→ **Assignment**
A word-for-word restatement of all the records is the required answer.

→ **Material for this exercise**
▬▬▬▬▬▬▬▬▬▬

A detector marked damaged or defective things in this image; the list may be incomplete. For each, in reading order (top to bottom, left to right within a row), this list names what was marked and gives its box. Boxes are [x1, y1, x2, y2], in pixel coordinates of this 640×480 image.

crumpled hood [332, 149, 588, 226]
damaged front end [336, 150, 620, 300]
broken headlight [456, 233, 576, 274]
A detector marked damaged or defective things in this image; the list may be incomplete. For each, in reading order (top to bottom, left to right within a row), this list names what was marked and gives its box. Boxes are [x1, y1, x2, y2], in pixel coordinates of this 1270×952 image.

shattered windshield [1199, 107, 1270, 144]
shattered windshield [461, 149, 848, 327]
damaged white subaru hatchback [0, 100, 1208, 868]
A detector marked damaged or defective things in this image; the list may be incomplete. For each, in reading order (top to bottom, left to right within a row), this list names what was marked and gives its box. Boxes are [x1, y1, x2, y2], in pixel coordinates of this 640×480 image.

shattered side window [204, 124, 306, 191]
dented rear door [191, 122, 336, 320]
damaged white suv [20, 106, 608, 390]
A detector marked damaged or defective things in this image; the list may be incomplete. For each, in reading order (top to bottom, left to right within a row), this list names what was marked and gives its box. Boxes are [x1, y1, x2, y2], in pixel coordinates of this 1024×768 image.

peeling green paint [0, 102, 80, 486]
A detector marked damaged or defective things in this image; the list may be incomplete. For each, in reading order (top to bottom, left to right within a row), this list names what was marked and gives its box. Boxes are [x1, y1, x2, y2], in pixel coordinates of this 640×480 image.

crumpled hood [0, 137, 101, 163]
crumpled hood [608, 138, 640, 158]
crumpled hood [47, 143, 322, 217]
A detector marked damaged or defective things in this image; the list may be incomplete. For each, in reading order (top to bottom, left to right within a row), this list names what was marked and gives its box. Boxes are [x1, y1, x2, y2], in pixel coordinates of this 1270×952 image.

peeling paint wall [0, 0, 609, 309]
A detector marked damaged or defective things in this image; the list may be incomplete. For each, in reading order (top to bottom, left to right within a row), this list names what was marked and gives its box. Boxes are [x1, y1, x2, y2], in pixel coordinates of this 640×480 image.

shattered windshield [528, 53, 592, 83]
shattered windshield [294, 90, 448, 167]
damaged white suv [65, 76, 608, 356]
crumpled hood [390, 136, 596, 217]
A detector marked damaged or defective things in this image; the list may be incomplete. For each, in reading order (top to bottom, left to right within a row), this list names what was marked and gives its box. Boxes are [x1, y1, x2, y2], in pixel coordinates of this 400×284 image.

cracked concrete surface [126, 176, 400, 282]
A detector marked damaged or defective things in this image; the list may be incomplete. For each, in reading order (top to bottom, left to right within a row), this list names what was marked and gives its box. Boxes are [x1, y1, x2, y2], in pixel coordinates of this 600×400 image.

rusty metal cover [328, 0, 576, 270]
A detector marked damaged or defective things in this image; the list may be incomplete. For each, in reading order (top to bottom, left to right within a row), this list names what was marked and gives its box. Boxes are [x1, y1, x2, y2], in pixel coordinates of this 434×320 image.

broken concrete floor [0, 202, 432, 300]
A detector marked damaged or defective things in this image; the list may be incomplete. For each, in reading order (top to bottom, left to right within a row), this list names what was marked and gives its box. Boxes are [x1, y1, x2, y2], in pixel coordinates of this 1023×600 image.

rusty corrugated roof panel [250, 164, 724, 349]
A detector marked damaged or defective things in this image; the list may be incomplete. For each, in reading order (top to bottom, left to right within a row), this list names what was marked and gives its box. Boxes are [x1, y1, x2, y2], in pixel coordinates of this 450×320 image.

▬▬▬▬▬▬▬▬▬▬

→ **Response below**
A detector marked damaged or defective things in this image; the list may be incomplete. For each, in reading order (top to bottom, left to right within a row), this list names what was marked and gives its box. Boxes are [x1, y1, x2, y2], in pixel coordinates of this 640×480 image.

crumpled hood [332, 149, 588, 226]
damaged front end [336, 150, 620, 300]
broken headlight [456, 233, 576, 274]
A detector marked damaged or defective things in this image; the list may be incomplete. For each, in reading order (top to bottom, left to right within a row), this list names what was marked and gives its box. Boxes are [x1, y1, x2, y2], in pixel coordinates of this 1270×952 image.

shattered windshield [1199, 107, 1270, 144]
shattered windshield [461, 149, 848, 327]
damaged white subaru hatchback [0, 100, 1208, 868]
A detector marked damaged or defective things in this image; the list may be incomplete. For each, in reading order (top to bottom, left to right within a row), this list names what was marked and gives its box. Boxes are [x1, y1, x2, y2], in pixel coordinates of this 640×480 image.

shattered side window [204, 124, 306, 191]
dented rear door [191, 122, 336, 320]
damaged white suv [20, 106, 608, 390]
A detector marked damaged or defective things in this image; the list may be incomplete. For each, in reading order (top to bottom, left to right within a row), this list names what was marked and gives its box. Boxes are [x1, y1, x2, y2], in pixel coordinates of this 1024×768 image.

peeling green paint [0, 102, 80, 486]
A detector marked damaged or defective things in this image; the list may be incomplete. For each, in reading order (top to bottom, left to right within a row), this list names what was marked and gives its box. Boxes are [x1, y1, x2, y2], in pixel coordinates of this 640×480 image.

crumpled hood [0, 137, 101, 163]
crumpled hood [608, 138, 640, 158]
crumpled hood [47, 143, 322, 217]
A detector marked damaged or defective things in this image; the list may be incomplete. For each, in reading order (top to bottom, left to right within a row), this list names what was marked and gives its box. Boxes are [x1, y1, x2, y2], in pixel coordinates of this 1270×952 image.

peeling paint wall [0, 0, 609, 309]
A detector marked damaged or defective things in this image; the list may be incomplete. For each, in reading order (top to bottom, left to right within a row), this list names what was marked and gives its box. Boxes are [x1, y1, x2, y2], in pixel coordinates of this 640×480 image.

shattered windshield [528, 53, 592, 83]
shattered windshield [294, 90, 448, 167]
damaged white suv [65, 76, 608, 356]
crumpled hood [390, 136, 596, 217]
A detector marked damaged or defective things in this image; the list may be incomplete. For each, in reading order (top to bottom, left to right within a row), this list names what was marked and gives its box. Boxes are [x1, y1, x2, y2], in pixel coordinates of this 400×284 image.

cracked concrete surface [126, 176, 400, 282]
A detector marked damaged or defective things in this image; the list may be incomplete. For each, in reading order (top to bottom, left to right within a row), this list names what was marked and gives its box. Boxes are [x1, y1, x2, y2], in pixel coordinates of this 600×400 image.

rusty metal cover [328, 0, 576, 270]
A detector marked damaged or defective things in this image; the list may be incomplete. For each, in reading order (top to bottom, left to right within a row), this list names what was marked and gives its box. Boxes are [x1, y1, x2, y2], in pixel coordinates of this 434×320 image.

broken concrete floor [0, 202, 432, 300]
A detector marked damaged or defective things in this image; the list may be incomplete. For each, in reading order (top to bottom, left to right within a row), this list names what was marked and gives its box. Boxes are [x1, y1, x2, y2], in pixel coordinates of this 1023×600 image.

rusty corrugated roof panel [250, 164, 724, 349]
A detector marked damaged or defective things in this image; the list may be incomplete. For each, in reading order (top to bottom, left to right within a row), this list names what was marked and gives its box. Boxes are [x1, y1, x2, y2], in pixel coordinates of this 450×320 image.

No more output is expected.